- [Extracted entries]:
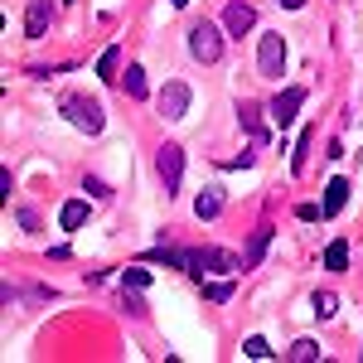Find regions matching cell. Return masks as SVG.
Instances as JSON below:
<instances>
[{
	"label": "cell",
	"mask_w": 363,
	"mask_h": 363,
	"mask_svg": "<svg viewBox=\"0 0 363 363\" xmlns=\"http://www.w3.org/2000/svg\"><path fill=\"white\" fill-rule=\"evenodd\" d=\"M155 169H160V184H165L169 194H174V189H179V179H184V150L165 140V145L155 150Z\"/></svg>",
	"instance_id": "5b68a950"
},
{
	"label": "cell",
	"mask_w": 363,
	"mask_h": 363,
	"mask_svg": "<svg viewBox=\"0 0 363 363\" xmlns=\"http://www.w3.org/2000/svg\"><path fill=\"white\" fill-rule=\"evenodd\" d=\"M145 262H160V267H184V252H174V247H155V252H145Z\"/></svg>",
	"instance_id": "ac0fdd59"
},
{
	"label": "cell",
	"mask_w": 363,
	"mask_h": 363,
	"mask_svg": "<svg viewBox=\"0 0 363 363\" xmlns=\"http://www.w3.org/2000/svg\"><path fill=\"white\" fill-rule=\"evenodd\" d=\"M344 199H349V179H330V184H325V199H320V213H325V218L339 213Z\"/></svg>",
	"instance_id": "8fae6325"
},
{
	"label": "cell",
	"mask_w": 363,
	"mask_h": 363,
	"mask_svg": "<svg viewBox=\"0 0 363 363\" xmlns=\"http://www.w3.org/2000/svg\"><path fill=\"white\" fill-rule=\"evenodd\" d=\"M121 281H126V286H150V272H145V267H126V272H121Z\"/></svg>",
	"instance_id": "cb8c5ba5"
},
{
	"label": "cell",
	"mask_w": 363,
	"mask_h": 363,
	"mask_svg": "<svg viewBox=\"0 0 363 363\" xmlns=\"http://www.w3.org/2000/svg\"><path fill=\"white\" fill-rule=\"evenodd\" d=\"M189 49H194L199 63H218V58H223V34H218V25L199 20V25L189 29Z\"/></svg>",
	"instance_id": "3957f363"
},
{
	"label": "cell",
	"mask_w": 363,
	"mask_h": 363,
	"mask_svg": "<svg viewBox=\"0 0 363 363\" xmlns=\"http://www.w3.org/2000/svg\"><path fill=\"white\" fill-rule=\"evenodd\" d=\"M184 112H189V87L179 83V78H169L160 87V116L165 121H184Z\"/></svg>",
	"instance_id": "8992f818"
},
{
	"label": "cell",
	"mask_w": 363,
	"mask_h": 363,
	"mask_svg": "<svg viewBox=\"0 0 363 363\" xmlns=\"http://www.w3.org/2000/svg\"><path fill=\"white\" fill-rule=\"evenodd\" d=\"M169 5H189V0H169Z\"/></svg>",
	"instance_id": "83f0119b"
},
{
	"label": "cell",
	"mask_w": 363,
	"mask_h": 363,
	"mask_svg": "<svg viewBox=\"0 0 363 363\" xmlns=\"http://www.w3.org/2000/svg\"><path fill=\"white\" fill-rule=\"evenodd\" d=\"M116 83H121V92H126V97H131V102H140V97H145V92H150V87H145V73H140L136 63H131V68H126V73H121V78H116Z\"/></svg>",
	"instance_id": "4fadbf2b"
},
{
	"label": "cell",
	"mask_w": 363,
	"mask_h": 363,
	"mask_svg": "<svg viewBox=\"0 0 363 363\" xmlns=\"http://www.w3.org/2000/svg\"><path fill=\"white\" fill-rule=\"evenodd\" d=\"M257 68H262V78H281L286 73V39L281 34H262L257 39Z\"/></svg>",
	"instance_id": "277c9868"
},
{
	"label": "cell",
	"mask_w": 363,
	"mask_h": 363,
	"mask_svg": "<svg viewBox=\"0 0 363 363\" xmlns=\"http://www.w3.org/2000/svg\"><path fill=\"white\" fill-rule=\"evenodd\" d=\"M281 10H301V5H306V0H277Z\"/></svg>",
	"instance_id": "4316f807"
},
{
	"label": "cell",
	"mask_w": 363,
	"mask_h": 363,
	"mask_svg": "<svg viewBox=\"0 0 363 363\" xmlns=\"http://www.w3.org/2000/svg\"><path fill=\"white\" fill-rule=\"evenodd\" d=\"M223 25H228V34H233V39H247V29L257 25V10H252L247 0H233V5L223 10Z\"/></svg>",
	"instance_id": "ba28073f"
},
{
	"label": "cell",
	"mask_w": 363,
	"mask_h": 363,
	"mask_svg": "<svg viewBox=\"0 0 363 363\" xmlns=\"http://www.w3.org/2000/svg\"><path fill=\"white\" fill-rule=\"evenodd\" d=\"M83 189H87L92 199H107V184H102V179H92V174H87V184H83Z\"/></svg>",
	"instance_id": "d4e9b609"
},
{
	"label": "cell",
	"mask_w": 363,
	"mask_h": 363,
	"mask_svg": "<svg viewBox=\"0 0 363 363\" xmlns=\"http://www.w3.org/2000/svg\"><path fill=\"white\" fill-rule=\"evenodd\" d=\"M301 102H306V87H286V92H277V102H272V121H277V126H291L296 112H301Z\"/></svg>",
	"instance_id": "52a82bcc"
},
{
	"label": "cell",
	"mask_w": 363,
	"mask_h": 363,
	"mask_svg": "<svg viewBox=\"0 0 363 363\" xmlns=\"http://www.w3.org/2000/svg\"><path fill=\"white\" fill-rule=\"evenodd\" d=\"M242 354H247V359H272V344H267L262 335H252L247 344H242Z\"/></svg>",
	"instance_id": "d6986e66"
},
{
	"label": "cell",
	"mask_w": 363,
	"mask_h": 363,
	"mask_svg": "<svg viewBox=\"0 0 363 363\" xmlns=\"http://www.w3.org/2000/svg\"><path fill=\"white\" fill-rule=\"evenodd\" d=\"M238 121H242V131H247L257 145L267 140V126H262V107H257V102H242V107H238Z\"/></svg>",
	"instance_id": "30bf717a"
},
{
	"label": "cell",
	"mask_w": 363,
	"mask_h": 363,
	"mask_svg": "<svg viewBox=\"0 0 363 363\" xmlns=\"http://www.w3.org/2000/svg\"><path fill=\"white\" fill-rule=\"evenodd\" d=\"M58 107H63V116H68V121H73L78 131H87V136H97V131L107 126V112H102L97 102H87V97H78V92H68V97H63Z\"/></svg>",
	"instance_id": "7a4b0ae2"
},
{
	"label": "cell",
	"mask_w": 363,
	"mask_h": 363,
	"mask_svg": "<svg viewBox=\"0 0 363 363\" xmlns=\"http://www.w3.org/2000/svg\"><path fill=\"white\" fill-rule=\"evenodd\" d=\"M194 213H199V218H203V223H208V218H218V213H223V189H218V184H208V189L199 194Z\"/></svg>",
	"instance_id": "7c38bea8"
},
{
	"label": "cell",
	"mask_w": 363,
	"mask_h": 363,
	"mask_svg": "<svg viewBox=\"0 0 363 363\" xmlns=\"http://www.w3.org/2000/svg\"><path fill=\"white\" fill-rule=\"evenodd\" d=\"M247 262H238L233 252H223V247H189L184 252V272L189 277H199V281H208V277H238Z\"/></svg>",
	"instance_id": "6da1fadb"
},
{
	"label": "cell",
	"mask_w": 363,
	"mask_h": 363,
	"mask_svg": "<svg viewBox=\"0 0 363 363\" xmlns=\"http://www.w3.org/2000/svg\"><path fill=\"white\" fill-rule=\"evenodd\" d=\"M335 310H339V301L330 296V291H320V296H315V315H320V320H330Z\"/></svg>",
	"instance_id": "7402d4cb"
},
{
	"label": "cell",
	"mask_w": 363,
	"mask_h": 363,
	"mask_svg": "<svg viewBox=\"0 0 363 363\" xmlns=\"http://www.w3.org/2000/svg\"><path fill=\"white\" fill-rule=\"evenodd\" d=\"M252 160H257V155H233V160H223V165H228V169H247Z\"/></svg>",
	"instance_id": "484cf974"
},
{
	"label": "cell",
	"mask_w": 363,
	"mask_h": 363,
	"mask_svg": "<svg viewBox=\"0 0 363 363\" xmlns=\"http://www.w3.org/2000/svg\"><path fill=\"white\" fill-rule=\"evenodd\" d=\"M58 223H63V233H73V228L87 223V203L83 199H73V203H63V213H58Z\"/></svg>",
	"instance_id": "5bb4252c"
},
{
	"label": "cell",
	"mask_w": 363,
	"mask_h": 363,
	"mask_svg": "<svg viewBox=\"0 0 363 363\" xmlns=\"http://www.w3.org/2000/svg\"><path fill=\"white\" fill-rule=\"evenodd\" d=\"M203 291H208V301H218V306H223V301H233V281H213V286L203 281Z\"/></svg>",
	"instance_id": "44dd1931"
},
{
	"label": "cell",
	"mask_w": 363,
	"mask_h": 363,
	"mask_svg": "<svg viewBox=\"0 0 363 363\" xmlns=\"http://www.w3.org/2000/svg\"><path fill=\"white\" fill-rule=\"evenodd\" d=\"M291 359H296V363H315V359H320V349H315L310 339H301V344L291 349Z\"/></svg>",
	"instance_id": "603a6c76"
},
{
	"label": "cell",
	"mask_w": 363,
	"mask_h": 363,
	"mask_svg": "<svg viewBox=\"0 0 363 363\" xmlns=\"http://www.w3.org/2000/svg\"><path fill=\"white\" fill-rule=\"evenodd\" d=\"M49 20H54V0H29V10H25V34L29 39H44Z\"/></svg>",
	"instance_id": "9c48e42d"
},
{
	"label": "cell",
	"mask_w": 363,
	"mask_h": 363,
	"mask_svg": "<svg viewBox=\"0 0 363 363\" xmlns=\"http://www.w3.org/2000/svg\"><path fill=\"white\" fill-rule=\"evenodd\" d=\"M267 242H272V228H257V233H252V242H247V267H257V262H262Z\"/></svg>",
	"instance_id": "e0dca14e"
},
{
	"label": "cell",
	"mask_w": 363,
	"mask_h": 363,
	"mask_svg": "<svg viewBox=\"0 0 363 363\" xmlns=\"http://www.w3.org/2000/svg\"><path fill=\"white\" fill-rule=\"evenodd\" d=\"M116 68H121V49H107V54L97 58V78H107V83H116Z\"/></svg>",
	"instance_id": "2e32d148"
},
{
	"label": "cell",
	"mask_w": 363,
	"mask_h": 363,
	"mask_svg": "<svg viewBox=\"0 0 363 363\" xmlns=\"http://www.w3.org/2000/svg\"><path fill=\"white\" fill-rule=\"evenodd\" d=\"M325 267H330V272H344V267H349V242H344V238H335V242L325 247Z\"/></svg>",
	"instance_id": "9a60e30c"
},
{
	"label": "cell",
	"mask_w": 363,
	"mask_h": 363,
	"mask_svg": "<svg viewBox=\"0 0 363 363\" xmlns=\"http://www.w3.org/2000/svg\"><path fill=\"white\" fill-rule=\"evenodd\" d=\"M306 150H310V131H301V136H296V160H291L296 174H306Z\"/></svg>",
	"instance_id": "ffe728a7"
}]
</instances>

- [Written exercise]: Copy the items word for word from the very start through the line containing "169H160V184H165L169 194H174V189H179V179H184V150L165 140V145L155", including that line. Leave the pictures out.

- [Result for this task]:
Find regions matching cell. Return masks as SVG.
Instances as JSON below:
<instances>
[{
	"label": "cell",
	"mask_w": 363,
	"mask_h": 363,
	"mask_svg": "<svg viewBox=\"0 0 363 363\" xmlns=\"http://www.w3.org/2000/svg\"><path fill=\"white\" fill-rule=\"evenodd\" d=\"M155 169H160V184H165L169 194H174V189H179V179H184V150L165 140V145L155 150Z\"/></svg>",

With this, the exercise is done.